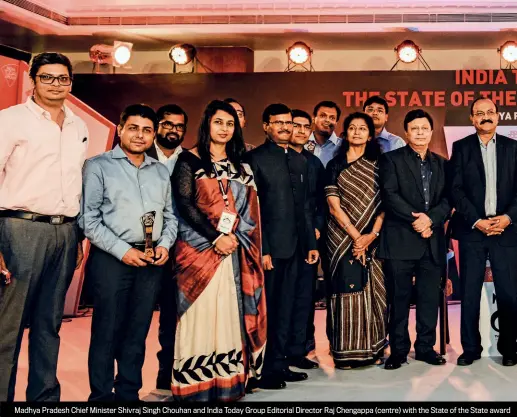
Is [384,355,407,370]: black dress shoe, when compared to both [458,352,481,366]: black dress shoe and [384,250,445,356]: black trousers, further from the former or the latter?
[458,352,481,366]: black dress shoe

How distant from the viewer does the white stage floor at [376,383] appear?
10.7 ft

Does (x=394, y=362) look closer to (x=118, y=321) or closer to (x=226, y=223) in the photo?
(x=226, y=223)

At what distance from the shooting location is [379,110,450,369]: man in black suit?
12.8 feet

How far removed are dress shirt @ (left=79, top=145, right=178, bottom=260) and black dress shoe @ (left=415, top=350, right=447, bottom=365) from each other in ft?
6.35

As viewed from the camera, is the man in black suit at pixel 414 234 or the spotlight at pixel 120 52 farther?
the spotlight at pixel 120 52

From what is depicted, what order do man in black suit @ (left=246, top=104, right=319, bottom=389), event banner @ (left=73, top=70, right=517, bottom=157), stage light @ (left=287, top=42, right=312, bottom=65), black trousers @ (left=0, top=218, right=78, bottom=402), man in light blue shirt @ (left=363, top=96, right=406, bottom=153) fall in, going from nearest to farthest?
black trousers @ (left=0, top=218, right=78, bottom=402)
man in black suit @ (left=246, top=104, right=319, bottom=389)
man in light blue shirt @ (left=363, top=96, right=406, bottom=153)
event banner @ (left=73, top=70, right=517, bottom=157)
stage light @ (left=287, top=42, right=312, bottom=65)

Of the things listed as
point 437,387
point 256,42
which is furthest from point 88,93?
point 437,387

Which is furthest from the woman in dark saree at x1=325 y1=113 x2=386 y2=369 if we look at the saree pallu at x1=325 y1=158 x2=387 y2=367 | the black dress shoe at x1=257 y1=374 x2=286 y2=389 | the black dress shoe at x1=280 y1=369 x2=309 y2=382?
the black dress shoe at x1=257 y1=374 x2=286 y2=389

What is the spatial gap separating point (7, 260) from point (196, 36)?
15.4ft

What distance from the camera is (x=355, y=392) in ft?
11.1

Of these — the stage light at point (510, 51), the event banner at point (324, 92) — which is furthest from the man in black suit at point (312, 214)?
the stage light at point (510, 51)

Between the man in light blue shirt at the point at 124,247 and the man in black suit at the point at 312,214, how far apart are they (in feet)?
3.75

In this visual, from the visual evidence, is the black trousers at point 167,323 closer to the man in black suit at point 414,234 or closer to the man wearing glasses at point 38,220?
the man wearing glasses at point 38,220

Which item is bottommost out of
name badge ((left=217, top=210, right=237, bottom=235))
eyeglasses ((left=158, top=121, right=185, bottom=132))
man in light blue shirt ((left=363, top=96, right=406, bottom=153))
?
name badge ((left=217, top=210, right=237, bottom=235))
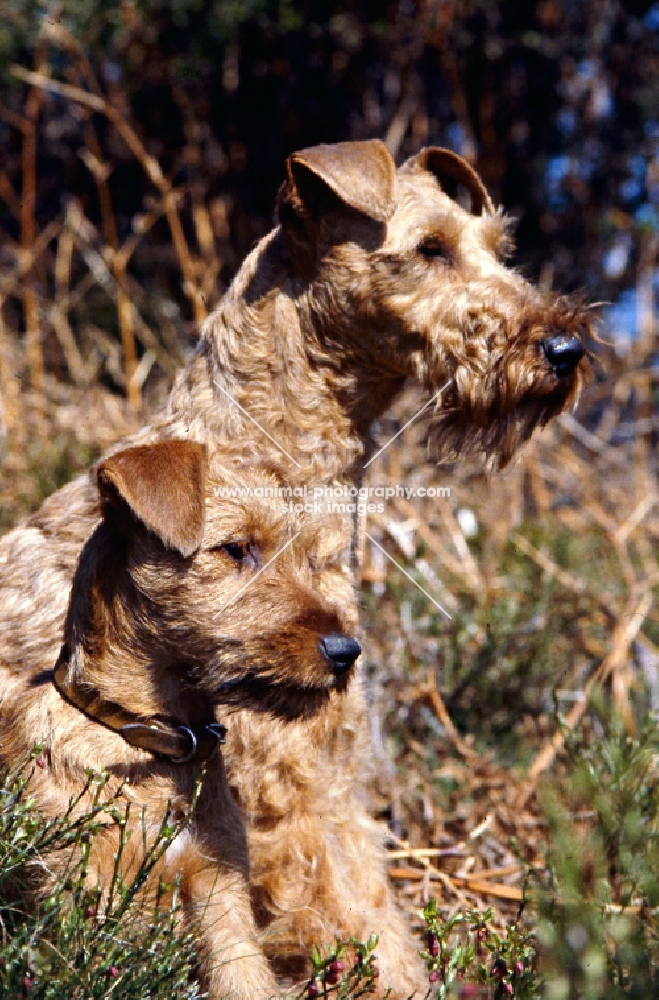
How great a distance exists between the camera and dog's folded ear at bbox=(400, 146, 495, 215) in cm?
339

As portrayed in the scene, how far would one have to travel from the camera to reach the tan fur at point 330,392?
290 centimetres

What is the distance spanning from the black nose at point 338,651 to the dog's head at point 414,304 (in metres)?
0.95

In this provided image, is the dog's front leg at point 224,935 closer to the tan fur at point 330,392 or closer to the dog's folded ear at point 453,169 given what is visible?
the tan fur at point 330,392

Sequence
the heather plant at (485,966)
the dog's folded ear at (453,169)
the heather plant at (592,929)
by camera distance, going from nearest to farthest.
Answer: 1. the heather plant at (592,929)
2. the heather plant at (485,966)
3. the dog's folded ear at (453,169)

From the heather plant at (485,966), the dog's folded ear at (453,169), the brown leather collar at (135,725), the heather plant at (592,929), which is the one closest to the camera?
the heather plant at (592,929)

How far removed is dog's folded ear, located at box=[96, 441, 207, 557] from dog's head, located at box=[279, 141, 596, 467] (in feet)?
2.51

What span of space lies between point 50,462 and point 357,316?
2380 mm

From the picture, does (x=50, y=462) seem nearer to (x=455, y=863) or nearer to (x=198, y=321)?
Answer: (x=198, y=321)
....
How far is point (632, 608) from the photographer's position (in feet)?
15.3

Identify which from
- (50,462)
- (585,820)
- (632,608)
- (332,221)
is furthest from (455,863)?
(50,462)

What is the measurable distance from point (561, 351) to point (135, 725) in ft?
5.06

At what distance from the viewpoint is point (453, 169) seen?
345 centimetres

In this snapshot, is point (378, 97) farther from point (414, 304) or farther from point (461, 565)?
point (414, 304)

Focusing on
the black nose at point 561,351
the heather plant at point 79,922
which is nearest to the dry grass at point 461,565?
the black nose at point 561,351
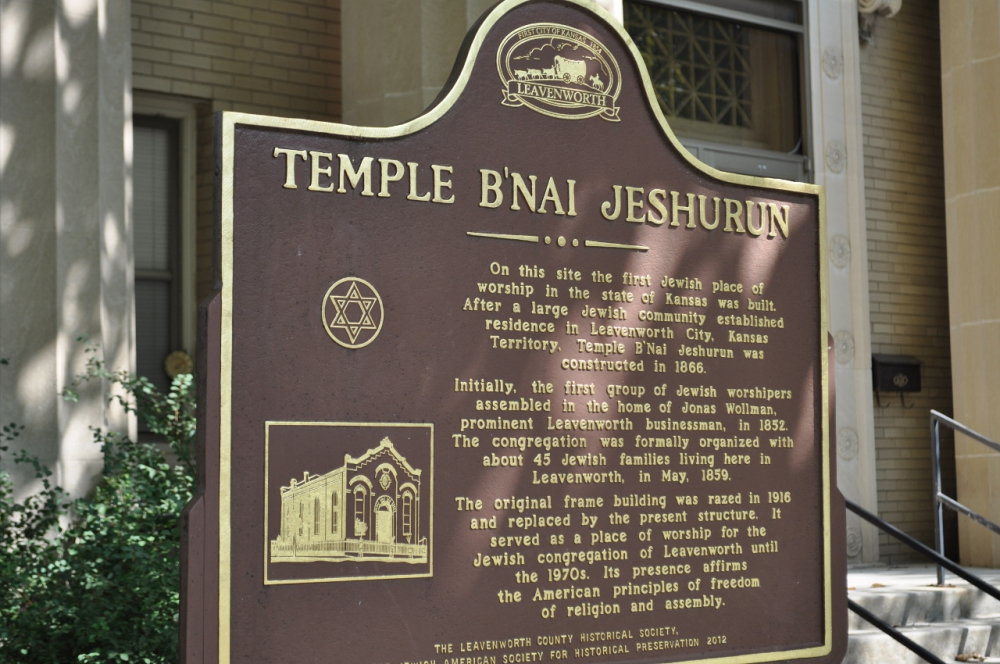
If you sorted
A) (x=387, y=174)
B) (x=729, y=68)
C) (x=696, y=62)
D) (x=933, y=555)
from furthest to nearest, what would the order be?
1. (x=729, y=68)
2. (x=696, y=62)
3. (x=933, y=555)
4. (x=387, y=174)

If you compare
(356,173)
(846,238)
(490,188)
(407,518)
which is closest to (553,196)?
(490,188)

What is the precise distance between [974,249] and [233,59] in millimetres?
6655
....
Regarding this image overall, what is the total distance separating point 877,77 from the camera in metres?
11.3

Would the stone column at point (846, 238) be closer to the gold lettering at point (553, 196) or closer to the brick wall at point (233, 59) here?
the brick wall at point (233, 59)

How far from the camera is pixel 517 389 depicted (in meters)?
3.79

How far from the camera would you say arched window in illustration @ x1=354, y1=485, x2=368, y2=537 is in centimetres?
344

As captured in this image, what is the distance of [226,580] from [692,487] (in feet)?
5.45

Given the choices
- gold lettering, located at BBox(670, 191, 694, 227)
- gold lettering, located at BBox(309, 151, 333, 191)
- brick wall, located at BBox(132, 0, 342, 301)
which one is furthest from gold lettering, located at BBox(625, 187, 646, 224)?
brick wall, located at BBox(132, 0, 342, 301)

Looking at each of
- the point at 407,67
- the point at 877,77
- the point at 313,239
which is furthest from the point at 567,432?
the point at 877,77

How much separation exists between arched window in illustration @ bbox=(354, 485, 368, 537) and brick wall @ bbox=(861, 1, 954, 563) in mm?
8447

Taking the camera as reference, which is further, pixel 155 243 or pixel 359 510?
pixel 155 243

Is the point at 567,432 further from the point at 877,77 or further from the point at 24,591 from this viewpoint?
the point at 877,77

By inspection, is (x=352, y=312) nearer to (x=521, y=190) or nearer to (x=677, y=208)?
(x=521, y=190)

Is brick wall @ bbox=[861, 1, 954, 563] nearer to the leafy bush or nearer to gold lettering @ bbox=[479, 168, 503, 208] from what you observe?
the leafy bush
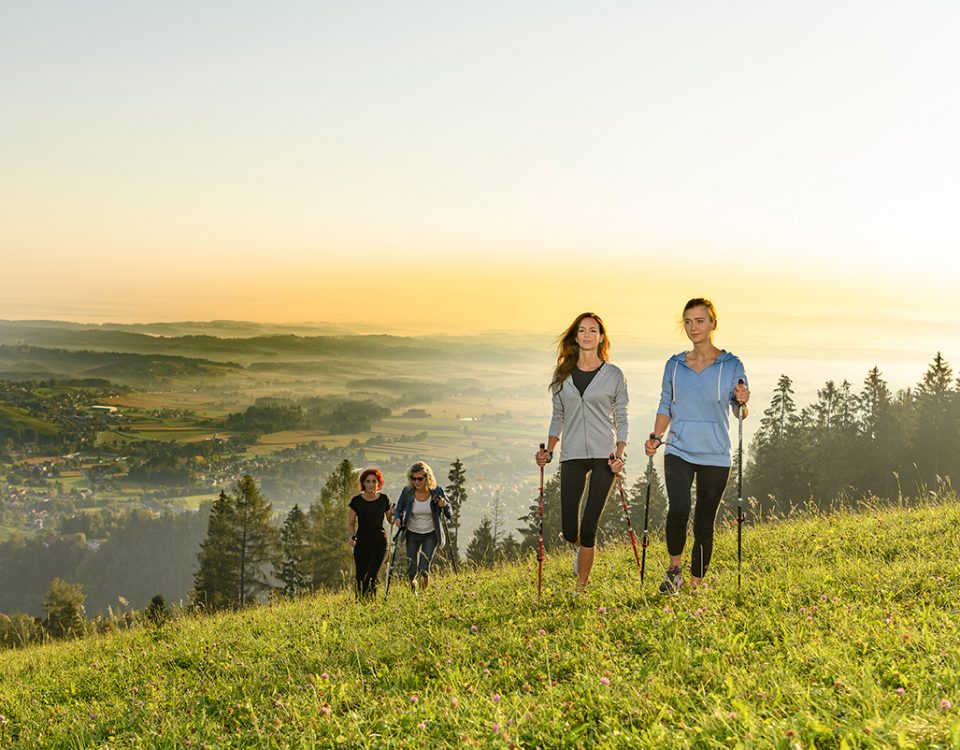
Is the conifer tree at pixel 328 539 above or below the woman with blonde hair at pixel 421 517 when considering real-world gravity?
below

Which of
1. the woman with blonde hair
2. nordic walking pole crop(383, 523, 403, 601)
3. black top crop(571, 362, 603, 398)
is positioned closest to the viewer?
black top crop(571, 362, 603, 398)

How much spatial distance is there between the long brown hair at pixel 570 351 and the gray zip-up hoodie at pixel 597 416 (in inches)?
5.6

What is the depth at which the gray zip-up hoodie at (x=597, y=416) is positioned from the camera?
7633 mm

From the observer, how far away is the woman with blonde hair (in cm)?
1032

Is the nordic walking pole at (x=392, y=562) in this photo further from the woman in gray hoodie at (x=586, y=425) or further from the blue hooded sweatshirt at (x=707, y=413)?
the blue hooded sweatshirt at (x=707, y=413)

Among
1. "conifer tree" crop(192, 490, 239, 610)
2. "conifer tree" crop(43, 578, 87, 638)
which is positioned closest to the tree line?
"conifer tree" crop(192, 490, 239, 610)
....
> STATED PROBLEM
Rewrite everything from the line containing "In this snapshot, is" down to the line containing "4. (x=387, y=174)", swapping "farther" for "further" and keeping everything else the same. Omit the pictures.

> WRITTEN SOLUTION
In this snapshot, is point (378, 97) further from point (414, 304) or further from point (461, 565)?
point (414, 304)

Focusing on
the black nose at point 561,351
the heather plant at point 79,922
which is nearest to the dry grass at point 461,565?
the black nose at point 561,351
If you sorted
A) (x=387, y=174)
B) (x=729, y=68)
C) (x=696, y=62)
D) (x=933, y=555)
from furthest to nearest, what would the order be?
1. (x=729, y=68)
2. (x=696, y=62)
3. (x=933, y=555)
4. (x=387, y=174)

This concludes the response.